Lay presidency is a form of celebrating the Lord's Supper (sometimes called the Eucharist) whereby the person presiding over the sacrament is not an ordained minister of religion. Similarly, when the celebrant is a deacon rather than a presbyter, the term diaconal presidency is used.

Use
Most independent Christian churches have a form of lay presidency as part of their communal worship. Mainstream denominations have been less inclined to allow lay people to preside over the sacrament, preferring to use ordained ministers or priests for this role.

Denominations which use lay presidency
In the United Methodist Church lay presidency is the norm. While many are ordained as presbyters (Elders) most clergy in the UMC are commissioned or licensed local pastors. These laypersons while called clergy in the Book of Discipline are nonetheless not ordained. These lay persons are only allowed to celebrate the sacraments in their appointments.

Theological considerations
One area of conflict for Evangelical Christians in mainline churches is that, while the sacrament is a symbolic preaching of the gospel, only authorized and ordained ministers may preside, whereas non-ordained people are not allowed to do this, despite being allowed to preach the gospel in some cases. This may be seen as elevating the importance of the sacrament over the preaching of the gospel - that the symbolic preaching is more important than the literal. Evangelical elements in some mainline churches, for example the Diocese of Sydney within the Anglican Church of Australia, are considering introducing lay presidency due to this.

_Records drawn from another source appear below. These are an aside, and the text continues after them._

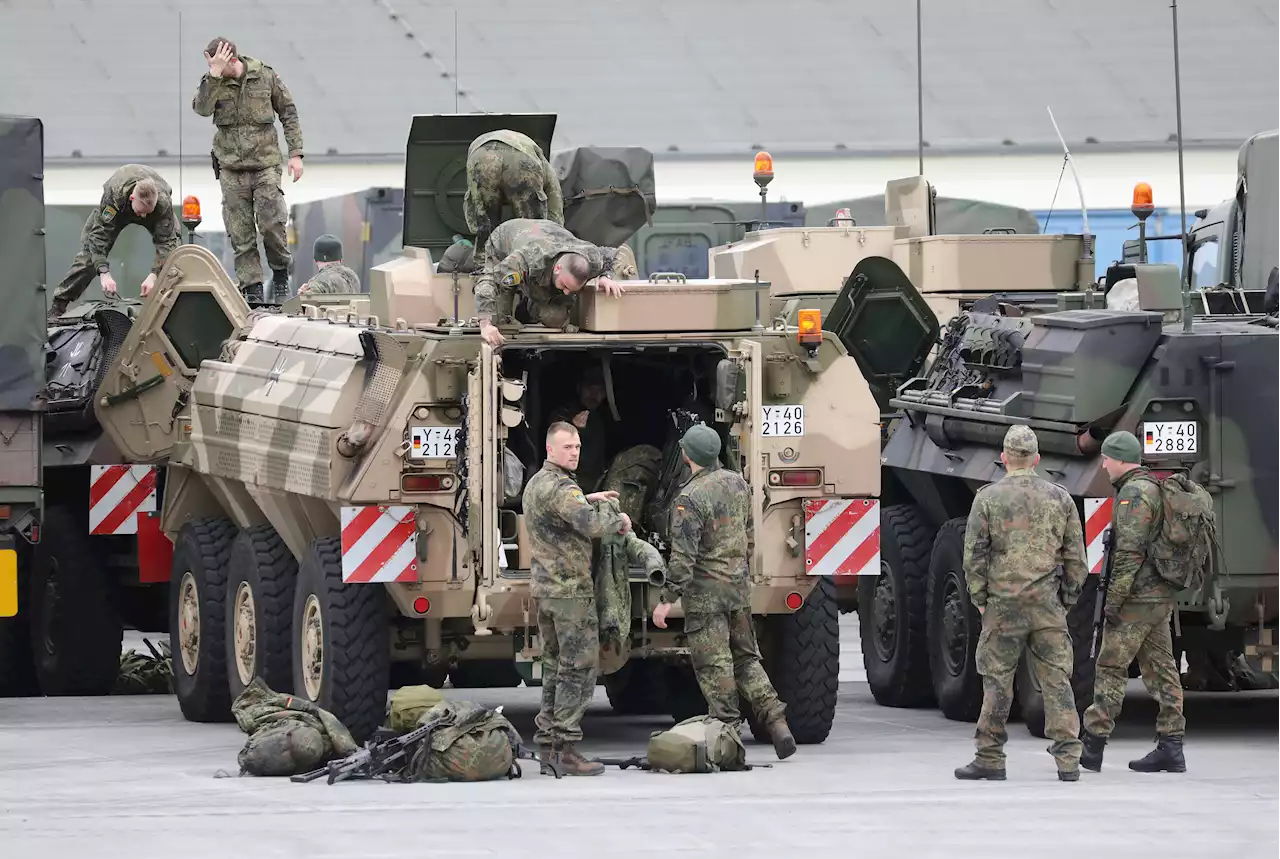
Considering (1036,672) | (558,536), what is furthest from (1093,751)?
(558,536)

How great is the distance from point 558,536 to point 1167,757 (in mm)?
2954

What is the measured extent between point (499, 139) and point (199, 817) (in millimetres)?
4933

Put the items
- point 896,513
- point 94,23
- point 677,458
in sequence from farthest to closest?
1. point 94,23
2. point 896,513
3. point 677,458

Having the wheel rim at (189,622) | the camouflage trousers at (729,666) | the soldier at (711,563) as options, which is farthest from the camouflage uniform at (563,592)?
the wheel rim at (189,622)

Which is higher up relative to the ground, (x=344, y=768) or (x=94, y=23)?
(x=94, y=23)

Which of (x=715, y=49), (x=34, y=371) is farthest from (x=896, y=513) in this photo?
(x=715, y=49)

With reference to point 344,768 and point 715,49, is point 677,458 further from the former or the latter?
point 715,49

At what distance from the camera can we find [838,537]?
1355 centimetres

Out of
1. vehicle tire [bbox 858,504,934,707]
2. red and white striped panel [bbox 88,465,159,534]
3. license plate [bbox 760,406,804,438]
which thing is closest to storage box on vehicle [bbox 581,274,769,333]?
license plate [bbox 760,406,804,438]

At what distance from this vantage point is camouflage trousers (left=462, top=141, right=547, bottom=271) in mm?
14883

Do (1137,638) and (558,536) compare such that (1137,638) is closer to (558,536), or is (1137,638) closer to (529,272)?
(558,536)

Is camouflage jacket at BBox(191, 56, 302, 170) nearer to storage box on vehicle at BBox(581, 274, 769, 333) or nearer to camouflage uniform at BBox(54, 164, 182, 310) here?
camouflage uniform at BBox(54, 164, 182, 310)

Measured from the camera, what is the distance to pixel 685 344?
536 inches

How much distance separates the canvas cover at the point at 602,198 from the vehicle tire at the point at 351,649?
382 centimetres
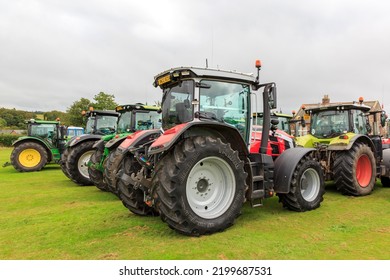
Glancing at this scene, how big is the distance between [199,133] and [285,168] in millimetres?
1791

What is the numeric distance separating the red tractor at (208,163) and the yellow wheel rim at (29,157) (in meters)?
9.11

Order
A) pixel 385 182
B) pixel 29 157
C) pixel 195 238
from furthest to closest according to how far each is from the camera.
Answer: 1. pixel 29 157
2. pixel 385 182
3. pixel 195 238

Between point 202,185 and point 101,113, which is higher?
point 101,113

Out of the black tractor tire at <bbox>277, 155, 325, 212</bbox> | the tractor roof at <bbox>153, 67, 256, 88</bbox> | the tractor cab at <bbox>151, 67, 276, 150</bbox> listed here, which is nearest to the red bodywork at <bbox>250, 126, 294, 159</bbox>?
the black tractor tire at <bbox>277, 155, 325, 212</bbox>

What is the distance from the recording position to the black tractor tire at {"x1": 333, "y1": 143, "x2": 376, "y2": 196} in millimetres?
6449

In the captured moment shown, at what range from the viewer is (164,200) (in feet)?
12.2

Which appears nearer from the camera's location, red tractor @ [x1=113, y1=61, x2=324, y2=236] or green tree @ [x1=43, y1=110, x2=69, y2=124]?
red tractor @ [x1=113, y1=61, x2=324, y2=236]

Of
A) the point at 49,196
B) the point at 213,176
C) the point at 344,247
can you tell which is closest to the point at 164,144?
the point at 213,176

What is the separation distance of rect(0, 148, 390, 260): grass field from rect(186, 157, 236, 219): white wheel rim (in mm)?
361

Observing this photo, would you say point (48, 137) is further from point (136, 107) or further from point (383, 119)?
point (383, 119)

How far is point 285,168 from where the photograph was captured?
509cm

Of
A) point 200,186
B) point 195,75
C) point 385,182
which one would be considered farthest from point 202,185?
point 385,182

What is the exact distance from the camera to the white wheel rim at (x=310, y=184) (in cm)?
543

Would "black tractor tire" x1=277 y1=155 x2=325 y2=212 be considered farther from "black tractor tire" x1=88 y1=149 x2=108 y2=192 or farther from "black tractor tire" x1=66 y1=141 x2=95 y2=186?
"black tractor tire" x1=66 y1=141 x2=95 y2=186
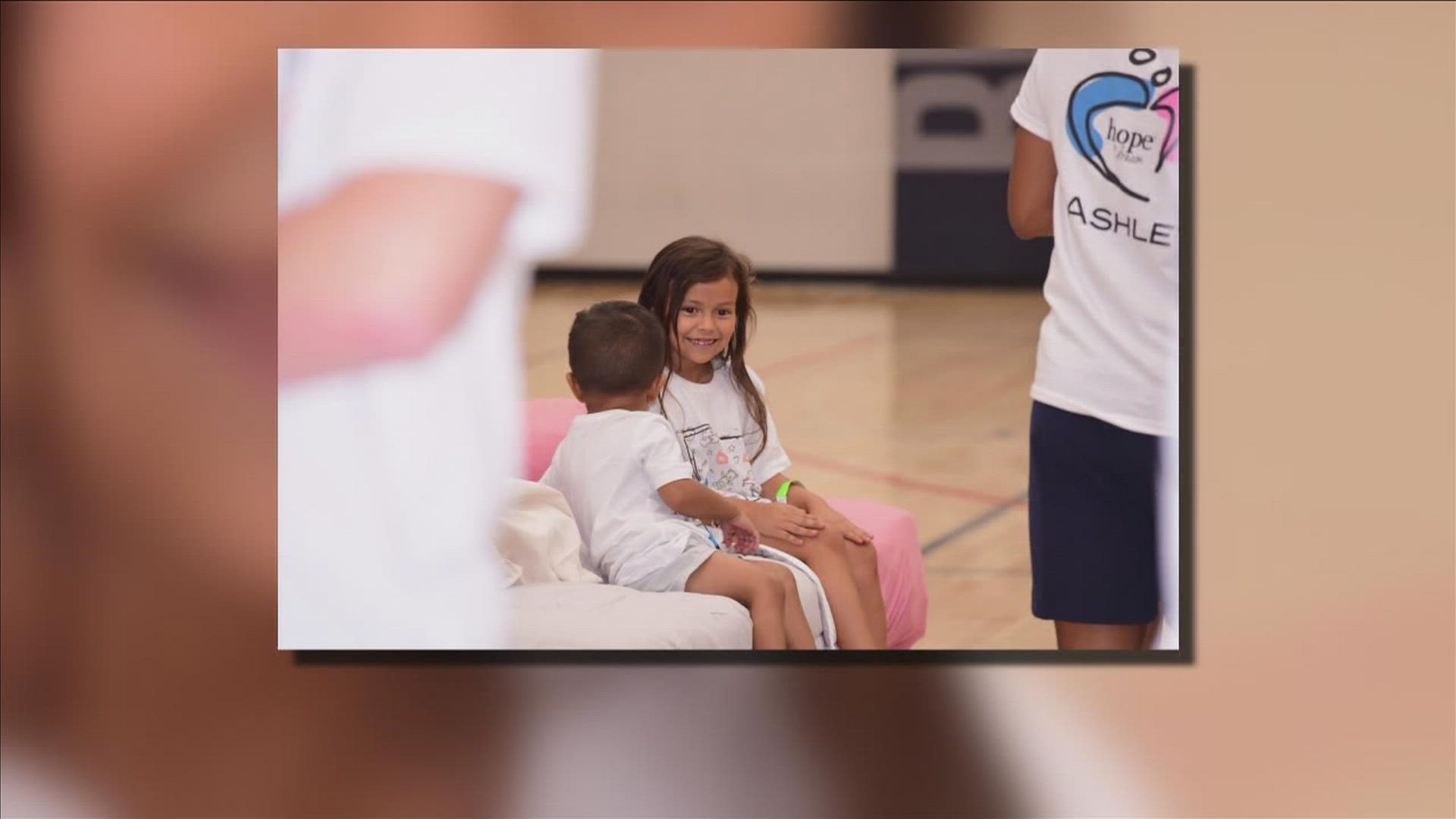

North American Lutheran view
The Evangelical Lutheran Church in America and Evangelical Lutheran Church in Canada authorise lay and diaconal presidency in certain extraordinary circumstances, within a finite time period and location. In some Lutheran churches, seminarians will celebrate the Lord's Supper prior to their eventual ordination. This expresses official church teaching against the concepts of apostolic succession and the idea that ordination leaves an indelible character, without which sacraments would be invalid.